It's anti-fool-proof. Meaning even an expert can screw something up and never be able to fix it again... well... I don't know about that much.

Either way, you do have a Root Terminal somewhere... that should be just fine for what I think you're doing.


----------



## KiranKumar.P (May 1, 2007)

Hi All,
I knew this command, what i wanted is to login as root session (Gnome/KDE). When I tried to login Gnome session using root ,I am getting Root Login is not allowed. I want to activate this. I know all the risk of login as root. Is there any way to activate this root login.

I wonder when i saw the reply for the same kind of post by one user in another forum, he is trying to accept that he knows all the risk of logging in as root graphical session, still everyone replies him like dont login as root graphically, root session graphical session may lead to severe damage, still no body replying the actual solution.

Here also i got the same solution. Please dont tell me to use terminal root login again, I want to know how to activate the graphical login of Root in Ubuntu 9.04 (for both Gnome & KDE)

Thanks in advance...


----------



## getyourkarthick (Nov 24, 2008)

Login as root and making changes may cause serious troubles,But i tell you the way to enable root account,

Goto Terminal and type the following:
sudo passwd root
it will ask for a password enter your password thats it.Now logout and login as root..

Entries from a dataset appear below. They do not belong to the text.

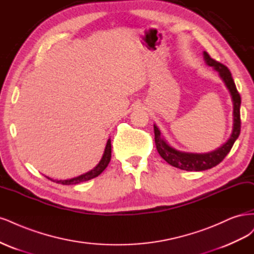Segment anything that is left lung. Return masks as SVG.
Returning a JSON list of instances; mask_svg holds the SVG:
<instances>
[{
    "label": "left lung",
    "mask_w": 254,
    "mask_h": 254,
    "mask_svg": "<svg viewBox=\"0 0 254 254\" xmlns=\"http://www.w3.org/2000/svg\"><path fill=\"white\" fill-rule=\"evenodd\" d=\"M204 60L210 66L214 67L219 72V76L225 81L227 87L231 93L233 105H234V127L230 139L222 146L213 152L206 154H193L179 152L171 146L160 137V130L156 126H154L155 134V144L160 156L165 159L169 165L186 171H203L217 166L227 156L228 153L231 151L235 140L241 133V95L237 92L234 80L231 76V72L226 65L219 63L218 61L212 59L208 53L204 52Z\"/></svg>",
    "instance_id": "1"
}]
</instances>
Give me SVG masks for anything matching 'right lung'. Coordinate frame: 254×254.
I'll return each instance as SVG.
<instances>
[{"label": "right lung", "instance_id": "obj_1", "mask_svg": "<svg viewBox=\"0 0 254 254\" xmlns=\"http://www.w3.org/2000/svg\"><path fill=\"white\" fill-rule=\"evenodd\" d=\"M111 156H112V144H111V140L109 139L108 143H106V146H105L102 159L100 160L99 163H98V166L96 168H94L93 170L87 172V173L82 174V175H80V176L75 177V178L66 179V181H53L52 178L47 177V176H46V178L51 179V181H53L57 184H61V185H76V184H79V183H83V182L89 181V179L95 178V177H97L98 175H100L102 173L104 169L108 167V165L110 163Z\"/></svg>", "mask_w": 254, "mask_h": 254}]
</instances>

To disable root account execute this command:
sudo usermod -p '!' root


----------



## KiranKumar.P (May 1, 2007)

Hi Karthik,
This command is for changing the Root Password right? I know the root password. Still i tried and put a new password. Now also while trying to login, it says 'Root logins are not allowed" in a message box.

Any other way...???


----------



## getyourkarthick (Nov 24, 2008)

System > Administration > Login Window

Under "Security" tab check the box beside the line "Allow local system administrator login"


----------



## KiranKumar.P (May 1, 2007)

Hi Karthik,
Finally accomplished the root login graphically. Thanks dude


----------



## getyourkarthick (Nov 24, 2008)

Glad it worked.


----------